■ Provided data:

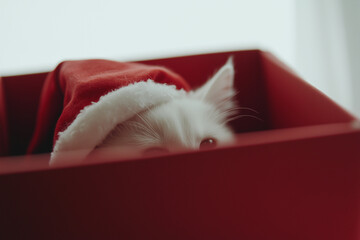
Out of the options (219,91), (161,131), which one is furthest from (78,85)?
(219,91)

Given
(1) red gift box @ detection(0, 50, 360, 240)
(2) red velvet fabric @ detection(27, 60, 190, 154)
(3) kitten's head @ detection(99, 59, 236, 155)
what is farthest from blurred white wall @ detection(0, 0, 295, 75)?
(1) red gift box @ detection(0, 50, 360, 240)

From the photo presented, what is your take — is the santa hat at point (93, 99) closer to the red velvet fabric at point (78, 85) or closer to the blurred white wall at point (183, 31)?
the red velvet fabric at point (78, 85)

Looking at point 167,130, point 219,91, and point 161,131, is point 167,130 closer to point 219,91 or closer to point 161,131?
point 161,131

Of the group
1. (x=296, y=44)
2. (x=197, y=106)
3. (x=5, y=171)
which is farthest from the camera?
(x=296, y=44)

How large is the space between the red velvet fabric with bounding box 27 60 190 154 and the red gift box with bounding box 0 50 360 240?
0.78 ft

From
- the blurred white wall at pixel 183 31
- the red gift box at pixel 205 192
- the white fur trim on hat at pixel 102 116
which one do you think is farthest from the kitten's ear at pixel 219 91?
the blurred white wall at pixel 183 31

■ Problem description: Reproduce every line of the entries above word for word, leaving out the picture lines.

■ Finished exercise:
Out of the options (219,91), (161,131), which one is furthest from (78,85)?
(219,91)

Given
(1) red gift box @ detection(0, 50, 360, 240)
(2) red velvet fabric @ detection(27, 60, 190, 154)
(3) kitten's head @ detection(99, 59, 236, 155)
what is farthest from blurred white wall @ detection(0, 0, 295, 75)?
(1) red gift box @ detection(0, 50, 360, 240)

From the photo presented, what is your take — is the santa hat at point (93, 99) closer to the red velvet fabric at point (78, 85) or closer to the blurred white wall at point (183, 31)?
the red velvet fabric at point (78, 85)

Looking at point 167,130, point 219,91, and point 161,131, is point 167,130 closer to point 219,91 or closer to point 161,131?
point 161,131

Of the group
1. (x=296, y=44)
2. (x=197, y=106)
3. (x=5, y=171)
which is farthest from the camera?
(x=296, y=44)

How large is the space between the red velvet fabric with bounding box 27 60 190 154 and the red gift box with bounding box 0 50 360 240?
0.78 ft

From
- the blurred white wall at pixel 183 31
- the red gift box at pixel 205 192
- the white fur trim on hat at pixel 102 116
which one do you think is farthest from the kitten's ear at pixel 219 91?
the blurred white wall at pixel 183 31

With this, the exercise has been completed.